### REQUIREMENT:
Turn the lines below into a numbered list, skipping the blank lines. Leave the pictures out of your list.

* Start DATA *

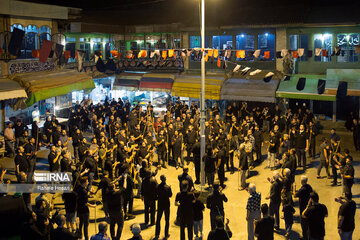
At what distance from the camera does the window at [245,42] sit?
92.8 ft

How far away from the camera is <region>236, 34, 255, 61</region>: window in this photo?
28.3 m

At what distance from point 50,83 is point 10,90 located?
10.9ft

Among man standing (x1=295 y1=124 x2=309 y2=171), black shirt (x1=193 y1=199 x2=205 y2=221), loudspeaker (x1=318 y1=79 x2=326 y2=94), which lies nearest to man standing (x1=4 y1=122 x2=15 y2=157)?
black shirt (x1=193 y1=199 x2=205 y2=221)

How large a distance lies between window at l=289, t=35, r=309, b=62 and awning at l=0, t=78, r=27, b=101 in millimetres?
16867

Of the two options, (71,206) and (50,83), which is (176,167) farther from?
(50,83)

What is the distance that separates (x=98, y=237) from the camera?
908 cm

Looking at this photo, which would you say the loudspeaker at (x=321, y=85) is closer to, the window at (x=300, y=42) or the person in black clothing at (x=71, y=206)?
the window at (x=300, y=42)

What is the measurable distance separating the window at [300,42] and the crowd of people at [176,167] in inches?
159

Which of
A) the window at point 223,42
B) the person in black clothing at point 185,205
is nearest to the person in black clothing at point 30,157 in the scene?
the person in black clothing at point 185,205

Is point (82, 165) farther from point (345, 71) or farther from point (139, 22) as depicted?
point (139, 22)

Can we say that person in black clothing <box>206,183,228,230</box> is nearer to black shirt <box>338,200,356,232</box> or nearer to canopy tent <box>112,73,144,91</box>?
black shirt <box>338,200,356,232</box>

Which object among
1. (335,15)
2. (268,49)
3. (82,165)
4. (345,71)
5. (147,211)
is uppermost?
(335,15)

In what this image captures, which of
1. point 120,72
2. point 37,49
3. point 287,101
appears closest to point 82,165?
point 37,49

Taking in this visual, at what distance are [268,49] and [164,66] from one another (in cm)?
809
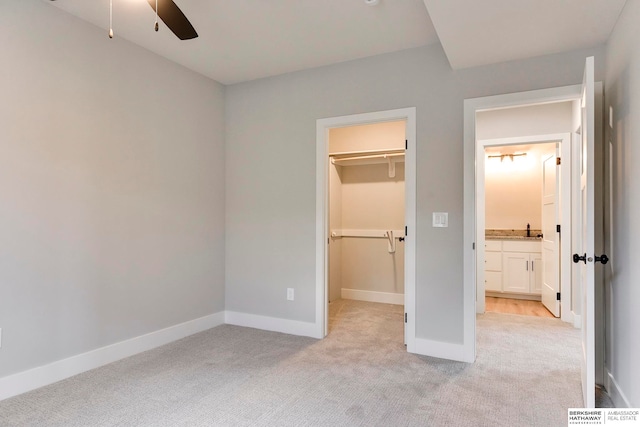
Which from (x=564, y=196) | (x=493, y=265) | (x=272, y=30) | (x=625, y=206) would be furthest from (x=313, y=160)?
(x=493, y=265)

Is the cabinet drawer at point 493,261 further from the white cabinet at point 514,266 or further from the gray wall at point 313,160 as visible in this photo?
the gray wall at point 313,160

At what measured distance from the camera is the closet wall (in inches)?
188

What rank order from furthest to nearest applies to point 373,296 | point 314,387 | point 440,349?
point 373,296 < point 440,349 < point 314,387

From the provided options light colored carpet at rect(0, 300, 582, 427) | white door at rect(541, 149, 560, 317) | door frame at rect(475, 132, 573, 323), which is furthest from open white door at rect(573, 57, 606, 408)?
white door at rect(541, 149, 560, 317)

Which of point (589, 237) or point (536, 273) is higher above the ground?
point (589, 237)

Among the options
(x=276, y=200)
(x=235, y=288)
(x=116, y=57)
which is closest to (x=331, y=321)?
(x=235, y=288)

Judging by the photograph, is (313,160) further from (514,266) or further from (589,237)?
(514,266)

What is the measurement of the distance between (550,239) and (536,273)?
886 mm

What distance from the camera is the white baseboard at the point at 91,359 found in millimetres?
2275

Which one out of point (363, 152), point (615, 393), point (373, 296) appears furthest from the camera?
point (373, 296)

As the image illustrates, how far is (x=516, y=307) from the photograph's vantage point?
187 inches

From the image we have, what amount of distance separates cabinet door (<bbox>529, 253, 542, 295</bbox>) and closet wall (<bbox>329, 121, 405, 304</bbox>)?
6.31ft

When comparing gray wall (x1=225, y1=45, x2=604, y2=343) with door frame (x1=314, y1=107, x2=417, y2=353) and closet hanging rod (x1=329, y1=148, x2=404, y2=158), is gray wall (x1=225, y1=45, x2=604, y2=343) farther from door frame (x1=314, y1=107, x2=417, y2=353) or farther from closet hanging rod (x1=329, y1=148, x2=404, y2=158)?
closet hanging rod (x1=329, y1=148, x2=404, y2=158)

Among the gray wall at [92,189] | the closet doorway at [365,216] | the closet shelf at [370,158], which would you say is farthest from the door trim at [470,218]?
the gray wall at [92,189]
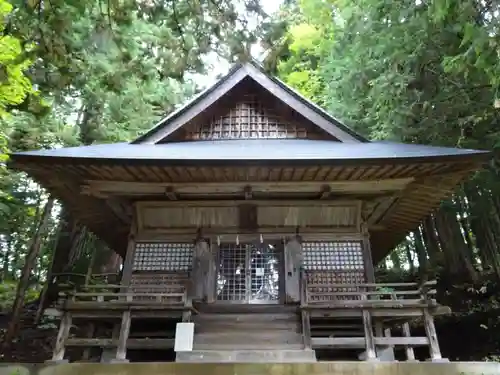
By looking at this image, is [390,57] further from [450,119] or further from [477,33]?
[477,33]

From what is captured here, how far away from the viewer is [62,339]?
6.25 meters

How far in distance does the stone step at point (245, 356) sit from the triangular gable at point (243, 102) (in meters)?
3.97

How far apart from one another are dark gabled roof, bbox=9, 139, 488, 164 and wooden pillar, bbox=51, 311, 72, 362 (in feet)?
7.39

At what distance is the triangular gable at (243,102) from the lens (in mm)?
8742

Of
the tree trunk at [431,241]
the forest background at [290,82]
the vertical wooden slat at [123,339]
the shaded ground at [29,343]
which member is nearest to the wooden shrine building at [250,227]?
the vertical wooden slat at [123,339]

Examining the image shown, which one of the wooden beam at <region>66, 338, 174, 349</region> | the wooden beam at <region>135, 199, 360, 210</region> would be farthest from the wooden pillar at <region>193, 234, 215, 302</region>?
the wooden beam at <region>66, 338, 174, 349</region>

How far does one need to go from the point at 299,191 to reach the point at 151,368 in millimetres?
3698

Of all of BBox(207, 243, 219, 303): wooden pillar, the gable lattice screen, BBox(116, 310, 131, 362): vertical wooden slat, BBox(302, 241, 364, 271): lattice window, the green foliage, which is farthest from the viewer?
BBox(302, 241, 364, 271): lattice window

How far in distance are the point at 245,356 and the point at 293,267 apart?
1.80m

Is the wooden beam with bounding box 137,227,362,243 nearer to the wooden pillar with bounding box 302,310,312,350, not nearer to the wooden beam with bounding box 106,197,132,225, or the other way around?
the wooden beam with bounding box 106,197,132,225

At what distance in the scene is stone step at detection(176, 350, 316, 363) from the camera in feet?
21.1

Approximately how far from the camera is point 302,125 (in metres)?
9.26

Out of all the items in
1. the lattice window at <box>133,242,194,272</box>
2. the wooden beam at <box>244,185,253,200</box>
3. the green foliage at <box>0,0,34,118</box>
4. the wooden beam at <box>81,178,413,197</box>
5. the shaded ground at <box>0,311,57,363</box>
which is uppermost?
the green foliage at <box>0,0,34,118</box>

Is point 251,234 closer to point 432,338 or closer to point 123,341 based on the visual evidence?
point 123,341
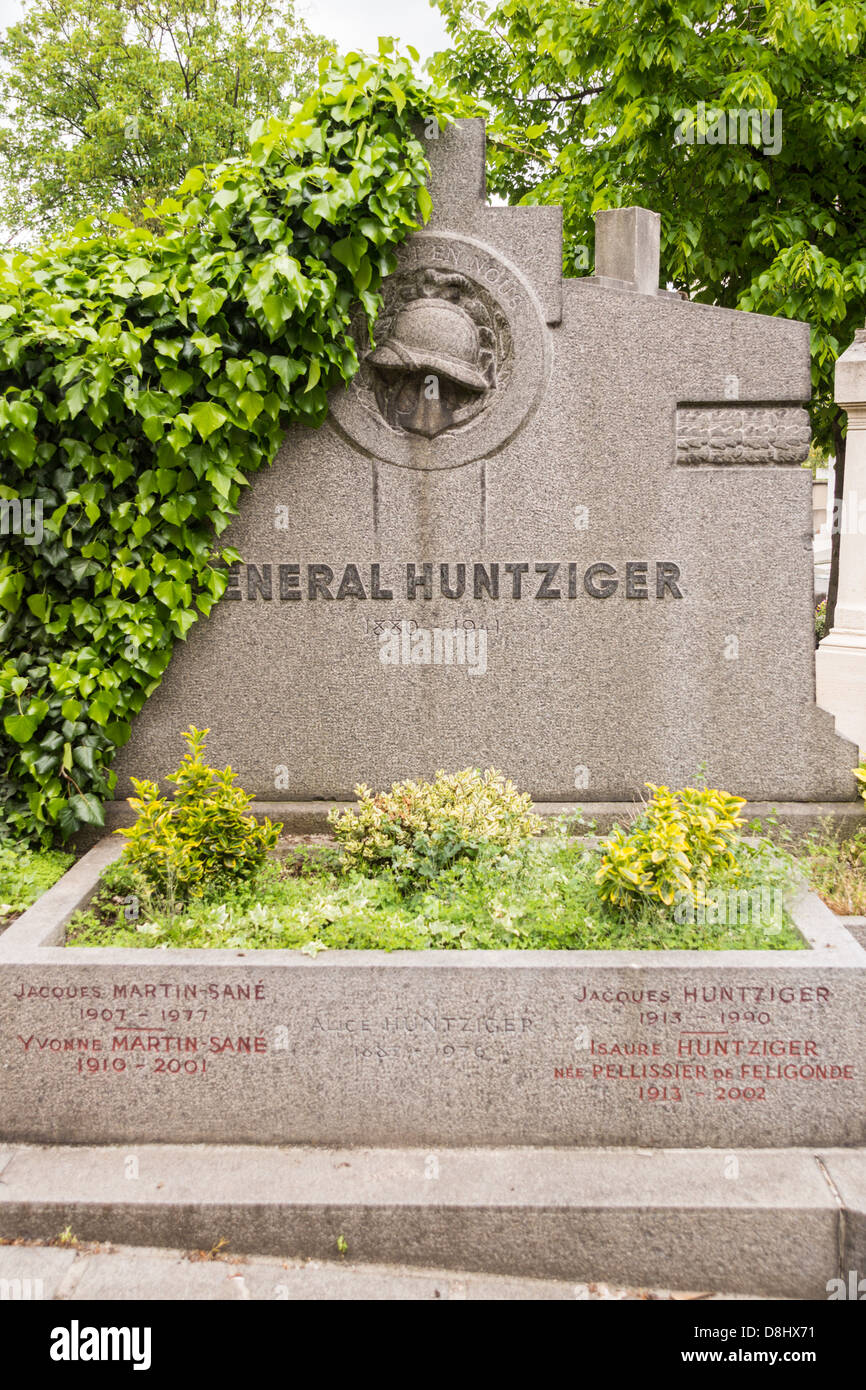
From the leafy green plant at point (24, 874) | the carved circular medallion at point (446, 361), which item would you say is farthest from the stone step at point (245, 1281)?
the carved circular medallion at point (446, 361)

* End DATA *

### COMPLETE RESPONSE:
1. At what distance from the camera does the window at [245,42] sit?
2. 92.8 ft
3. How far away from the camera is <region>236, 34, 255, 61</region>: window in this photo?
4. 28.3 m
5. At what distance from point 50,83 is point 10,90 located?
6. 10.9ft
7. Among man standing (x1=295 y1=124 x2=309 y2=171), black shirt (x1=193 y1=199 x2=205 y2=221), loudspeaker (x1=318 y1=79 x2=326 y2=94), which lies nearest to man standing (x1=4 y1=122 x2=15 y2=157)?
8. black shirt (x1=193 y1=199 x2=205 y2=221)
9. How large a distance lies between window at l=289, t=35, r=309, b=62 and awning at l=0, t=78, r=27, b=101 in millimetres?
10. 16867
11. Of the two options, (71,206) and (50,83), which is (176,167) farther from?
12. (50,83)
13. What is the distance that separates (x=98, y=237) from the camera?
14. 908 cm
15. Looking at this photo, which would you say the loudspeaker at (x=321, y=85) is closer to, the window at (x=300, y=42) or the person in black clothing at (x=71, y=206)?
16. the window at (x=300, y=42)
17. What is the measurable distance separating the window at [300,42] and the crowd of people at [176,167] in inches?
18. 159
19. Which of
20. A) the window at point 223,42
21. B) the person in black clothing at point 185,205
22. is nearest to the person in black clothing at point 30,157 in the scene?
23. the person in black clothing at point 185,205
24. Is point (82, 165) farther from point (345, 71) or farther from point (139, 22) as depicted?
25. point (139, 22)
26. Can we say that person in black clothing <box>206,183,228,230</box> is nearer to black shirt <box>338,200,356,232</box> or nearer to canopy tent <box>112,73,144,91</box>?
27. black shirt <box>338,200,356,232</box>
28. Which object among
29. 1. (335,15)
30. 2. (268,49)
31. 3. (82,165)
32. 4. (345,71)
33. 5. (147,211)
34. is uppermost?
35. (335,15)
36. In what this image captures, which of
37. 1. point 120,72
38. 2. point 37,49
39. 3. point 287,101
40. appears closest to point 82,165?
41. point 37,49
42. Taking in this visual, at what distance are [268,49] and [164,66] from one another (in cm)?
43. 809
44. Which from (x=564, y=196) | (x=493, y=265) | (x=272, y=30) | (x=625, y=206) would be furthest from (x=313, y=160)?
45. (x=493, y=265)
46. Is the cabinet drawer at point 493,261 further from the white cabinet at point 514,266 or further from the gray wall at point 313,160 as visible in this photo?
47. the gray wall at point 313,160
48. At what measured distance from the camera is the closet wall (in inches)?
49. 188
50. What rank order from furthest to nearest applies to point 373,296 | point 314,387 | point 440,349?
51. point 373,296 < point 440,349 < point 314,387
52. From the provided options light colored carpet at rect(0, 300, 582, 427) | white door at rect(541, 149, 560, 317) | door frame at rect(475, 132, 573, 323), which is furthest from open white door at rect(573, 57, 606, 408)?
53. white door at rect(541, 149, 560, 317)
54. Which of point (589, 237) or point (536, 273) is higher above the ground?
55. point (589, 237)
56. Among the options
57. (x=276, y=200)
58. (x=235, y=288)
59. (x=116, y=57)
60. which is closest to (x=331, y=321)?
61. (x=235, y=288)
62. Judging by the photograph, is (313,160) further from (514,266) or further from (589,237)?
63. (514,266)
64. What is the measurement of the distance between (550,239) and (536,273)?
65. 886 mm
66. What distance from the camera is the white baseboard at the point at 91,359 found in millimetres?
67. 2275
68. Which one out of point (363, 152), point (615, 393), point (373, 296) appears furthest from the camera?
69. point (373, 296)
70. As the image illustrates, how far is (x=516, y=307) from the photograph's vantage point?
71. 187 inches
72. From the image we have, what amount of distance separates cabinet door (<bbox>529, 253, 542, 295</bbox>) and closet wall (<bbox>329, 121, 405, 304</bbox>)?
73. 6.31ft
74. When comparing gray wall (x1=225, y1=45, x2=604, y2=343) with door frame (x1=314, y1=107, x2=417, y2=353) and closet hanging rod (x1=329, y1=148, x2=404, y2=158), is gray wall (x1=225, y1=45, x2=604, y2=343) farther from door frame (x1=314, y1=107, x2=417, y2=353) or farther from closet hanging rod (x1=329, y1=148, x2=404, y2=158)?
75. closet hanging rod (x1=329, y1=148, x2=404, y2=158)
76. Among the gray wall at [92,189] | the closet doorway at [365,216] | the closet shelf at [370,158], which would you say is farthest from the door trim at [470,218]?
77. the gray wall at [92,189]
78. By looking at this image, is [390,57] further from [450,119] or further from [477,33]?
79. [477,33]
80. From what is captured here, how far away from the viewer is [62,339]?
81. 6.25 meters
82. How far in distance does the stone step at point (245, 356) sit from the triangular gable at point (243, 102) (in meters)?
83. 3.97
84. How far apart from one another are dark gabled roof, bbox=9, 139, 488, 164 and wooden pillar, bbox=51, 311, 72, 362 (in feet)?
85. 7.39
86. At what distance is the triangular gable at (243,102) from the lens (in mm)?
87. 8742
88. Of
89. the tree trunk at [431,241]
90. the forest background at [290,82]
91. the vertical wooden slat at [123,339]
92. the shaded ground at [29,343]
93. which member is nearest to the wooden shrine building at [250,227]?
94. the vertical wooden slat at [123,339]
95. Examining the image shown, which one of the wooden beam at <region>66, 338, 174, 349</region> | the wooden beam at <region>135, 199, 360, 210</region> would be farthest from the wooden pillar at <region>193, 234, 215, 302</region>?
96. the wooden beam at <region>66, 338, 174, 349</region>
97. How far does one need to go from the point at 299,191 to reach the point at 151,368 in millimetres?
98. 3698
99. Of all of BBox(207, 243, 219, 303): wooden pillar, the gable lattice screen, BBox(116, 310, 131, 362): vertical wooden slat, BBox(302, 241, 364, 271): lattice window, the green foliage, which is farthest from the viewer?
100. BBox(302, 241, 364, 271): lattice window
101. How far in distance are the point at 245,356 and the point at 293,267 apart?
102. 1.80m
103. Is the wooden beam with bounding box 137,227,362,243 nearer to the wooden pillar with bounding box 302,310,312,350, not nearer to the wooden beam with bounding box 106,197,132,225, or the other way around?
104. the wooden beam with bounding box 106,197,132,225
105. At what distance in the scene is stone step at detection(176, 350, 316, 363) from the camera in feet?
106. 21.1
107. Approximately how far from the camera is point 302,125 (in metres)?
108. 9.26
109. Out of all the items in
110. 1. the lattice window at <box>133,242,194,272</box>
111. 2. the wooden beam at <box>244,185,253,200</box>
112. 3. the green foliage at <box>0,0,34,118</box>
113. 4. the wooden beam at <box>81,178,413,197</box>
114. 5. the shaded ground at <box>0,311,57,363</box>
115. which is uppermost?
116. the green foliage at <box>0,0,34,118</box>
117. Is point 251,234 closer to point 432,338 or closer to point 123,341 based on the visual evidence?
118. point 123,341
119. From the leafy green plant at point (24, 874) | the carved circular medallion at point (446, 361), which item would you say is farthest from the stone step at point (245, 1281)?
120. the carved circular medallion at point (446, 361)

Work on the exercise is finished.